Les chants de Noël. Le 25 décembre, après le copieux repas (il n’existe pas de menu spécial, mais la dinde rôtie est d’usage et quelques pâtisseries, dont la Bûche de Noël viennent compléter les treize desserts), les familles vont écouter les populaires chants de fin d’année, accompagnés par les galoubets et tambourins, des instruments typiques de Provence.

Les Pastorales. Le lendemain de Noël, les familles assistent habituellement aux Pastorales, très populaires en Provence. Il s’agit de mises en scène théâtrale, parfois chantées, racontant la naissance du Christ, dans un décor provençal. La Ville de Saint-Rémy-de-Provence en organise chaque année (souvent avant Noël).

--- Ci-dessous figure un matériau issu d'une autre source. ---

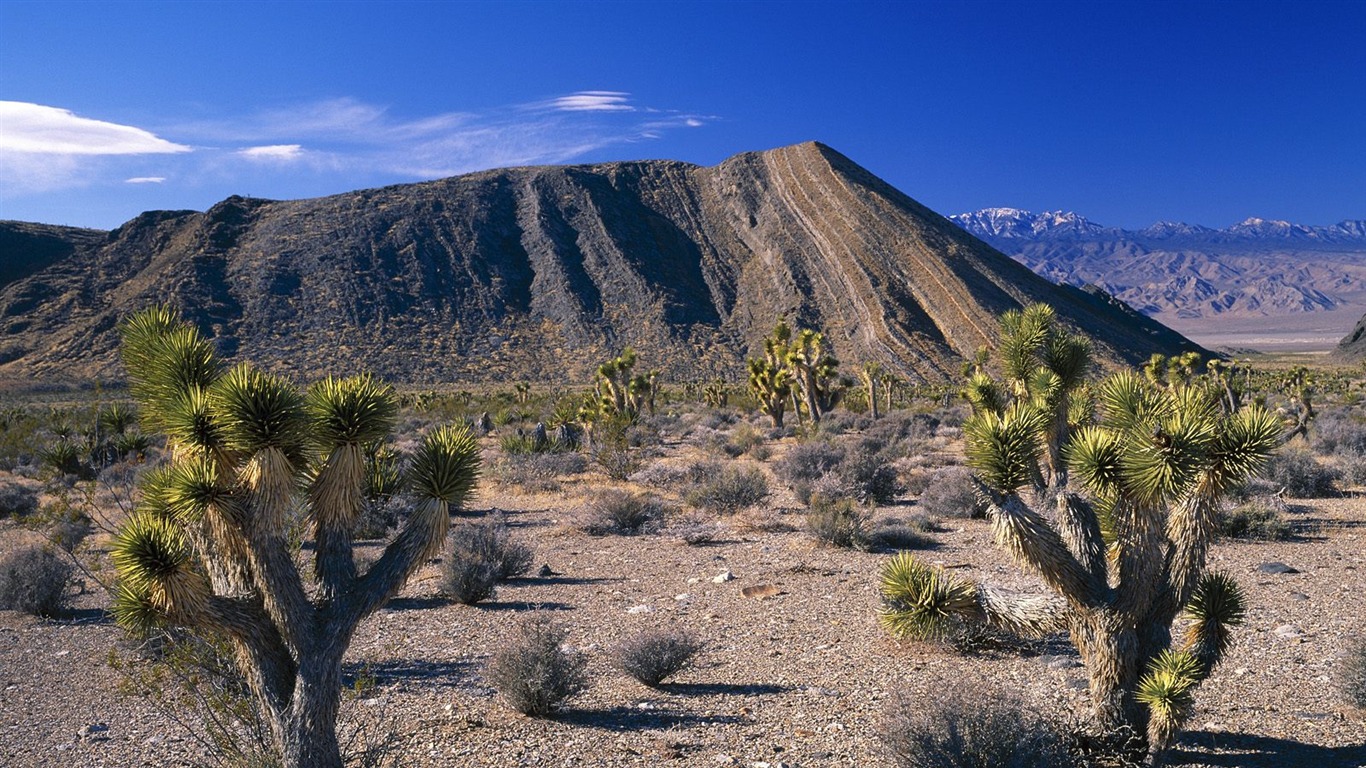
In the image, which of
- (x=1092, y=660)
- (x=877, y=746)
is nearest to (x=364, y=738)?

Illustration du « Gros Souper »

Les traditions s’achèvent avec la fête des Rois le 6 janvier, en souvenir des trois rois Mages, qui offre encore l’occasion de belles réunions familiales, dont les invitations réciproques se répercutent pendant plusieurs semaines. C’est le 2 février, jour de la Chandeleur, qu’après avoir allumé la veilleuse une dernière fois, la crèche doit être démontée.

Voici donc un aperçu des traditions, coutumes et cérémonies réalisées autour de Noël en Provence. Elles prétextent toutes les retrouvailles familiales et si certaines disparaîtront peut-être, la joie d’être ensemble perdurera toujours, en Provence ou ailleurs.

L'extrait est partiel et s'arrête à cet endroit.